In the past year, the Office for Civil Rights, the federal office responsible for enforcing HIPAA privacy requirements, has finalized the rule by which all covered entities and their business associates are required to protect the personal and health information of patients they serve. The rule details the actions a breach of the privacy rule requires including notification of patients. In the past month, OCR has begun to publish significant fines to organizations who have been found responsible for a breach of that privacy rule.
Lots of folks have been waiting to see what kind of fines the OCR would impose upon organizations found responsible for breaches. We are beginning to find out.
On February 14, 2011, HHS entered into an agreement with Massachusetts General Hospital in which the hospital organization agreed to pay $1 million because of the loss of data of 192 patients of one of its outpatient practices. The information lost was on paper and was lost on a subway train. The hospital also agreed to enter into a Corrective Action Plan (CAP) including the implementation of policies and procedures to protect the PHI of its patients.
For those of you who thought these requirements do not affect you if you do not keep any patient information in an electronic form, it is clear that is not how OCR views it. Paper is also vulnerable and OCR is determined to protect that PHI.
The second announced fine was placed on Cignet Health of Prince George’s County Maryland. They were fined $4.3 million. They were accused of denying 42 patients access to their medical records, failed to cooperate with OCR in their investigation of the complaints, indeed failed to reply to OCR’s notifications. OCR determined that “the failure to cooperate was due to Cignet’s willful neglect to comply with the Privacy Rule.”
For those of you who have thought that not keeping records of treatment might be the safest course of action, please think again. If you cannot provide the record when a patient requests it, they have every right to complain and to seek a judgement against you.

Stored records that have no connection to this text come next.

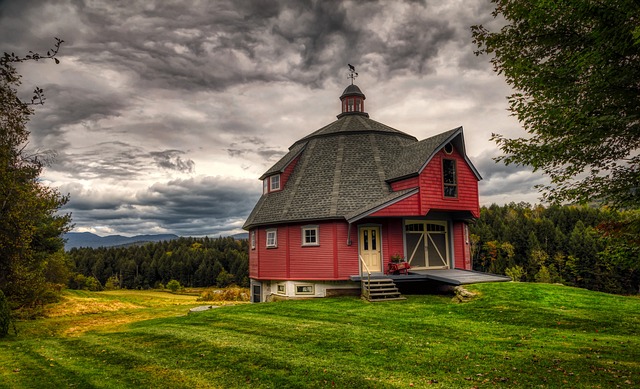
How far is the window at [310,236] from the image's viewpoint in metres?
19.9

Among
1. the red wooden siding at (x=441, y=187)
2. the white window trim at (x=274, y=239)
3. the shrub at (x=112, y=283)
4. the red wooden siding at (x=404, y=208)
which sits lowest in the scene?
the shrub at (x=112, y=283)

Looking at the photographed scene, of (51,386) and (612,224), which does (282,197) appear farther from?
(612,224)

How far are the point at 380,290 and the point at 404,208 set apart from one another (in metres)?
4.28

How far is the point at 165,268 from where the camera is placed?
99.9 metres

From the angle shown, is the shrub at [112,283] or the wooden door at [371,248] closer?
the wooden door at [371,248]

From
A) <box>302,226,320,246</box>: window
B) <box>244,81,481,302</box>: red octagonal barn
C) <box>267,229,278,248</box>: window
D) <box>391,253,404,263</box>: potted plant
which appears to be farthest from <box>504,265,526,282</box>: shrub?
<box>302,226,320,246</box>: window

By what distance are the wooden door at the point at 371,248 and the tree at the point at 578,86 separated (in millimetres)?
11228

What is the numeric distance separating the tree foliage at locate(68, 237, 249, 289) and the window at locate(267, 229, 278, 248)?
73.4 m

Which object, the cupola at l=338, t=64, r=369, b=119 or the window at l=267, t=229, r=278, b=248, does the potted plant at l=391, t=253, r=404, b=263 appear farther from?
the cupola at l=338, t=64, r=369, b=119

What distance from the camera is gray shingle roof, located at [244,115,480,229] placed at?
19938 mm

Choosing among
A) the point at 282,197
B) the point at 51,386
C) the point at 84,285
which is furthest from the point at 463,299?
the point at 84,285

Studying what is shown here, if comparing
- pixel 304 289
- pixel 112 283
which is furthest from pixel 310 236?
pixel 112 283

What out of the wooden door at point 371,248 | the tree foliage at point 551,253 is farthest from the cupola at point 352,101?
the tree foliage at point 551,253

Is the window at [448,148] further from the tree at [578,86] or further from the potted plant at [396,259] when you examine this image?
the tree at [578,86]
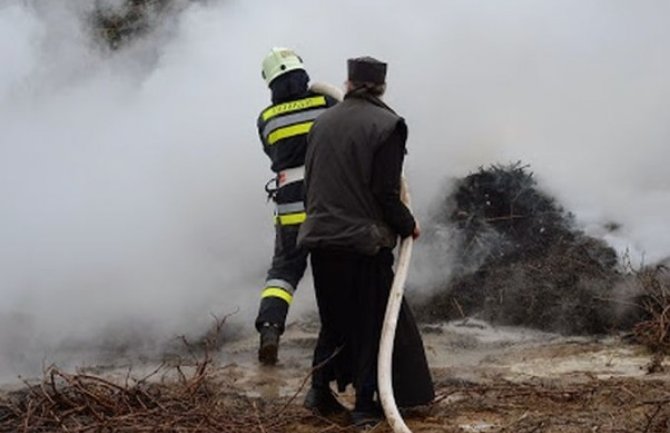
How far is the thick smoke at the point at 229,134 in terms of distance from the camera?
7.32 metres

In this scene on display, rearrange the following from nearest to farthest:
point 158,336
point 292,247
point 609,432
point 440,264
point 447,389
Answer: point 609,432, point 447,389, point 292,247, point 158,336, point 440,264

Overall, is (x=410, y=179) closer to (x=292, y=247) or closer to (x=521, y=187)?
(x=521, y=187)

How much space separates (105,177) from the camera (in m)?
8.10

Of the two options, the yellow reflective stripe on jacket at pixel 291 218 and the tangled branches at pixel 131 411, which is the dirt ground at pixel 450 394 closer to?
the tangled branches at pixel 131 411

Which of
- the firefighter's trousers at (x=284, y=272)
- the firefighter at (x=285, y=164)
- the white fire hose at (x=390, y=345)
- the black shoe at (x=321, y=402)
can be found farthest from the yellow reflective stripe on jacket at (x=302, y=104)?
the black shoe at (x=321, y=402)

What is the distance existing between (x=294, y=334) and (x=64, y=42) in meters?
4.36

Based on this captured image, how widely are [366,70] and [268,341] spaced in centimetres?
193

Of course, your organizations all have Privacy Policies. Do you know what they are? Do you follow the Procedures that your organization has developed? Does everyone? Part of the requirement is that employees be properly trained in what the policies and procedures are and that their training is regularly refreshed. Oh, and yes, part of the requirement is that the Privacy Officer makes sure the owners of the practice or the Executive Director or Board of Directors is well-informed about how the policies are implemented.
How is your organization doing with the stricter Privacy Rule requirements imposed by the HITECH Act? Please share your thoughts, fears and struggles with these requirements and how they affect your organization. Just enter your comments below.
Dave Zachau says:
We are having our Practice attorney update our HIPAA forms and documents to accomodate the HITECH Act. Currently the attorney is working on this project. If anyone has already tackled HITECH’s impact on policies and procedures I would love to hear from you.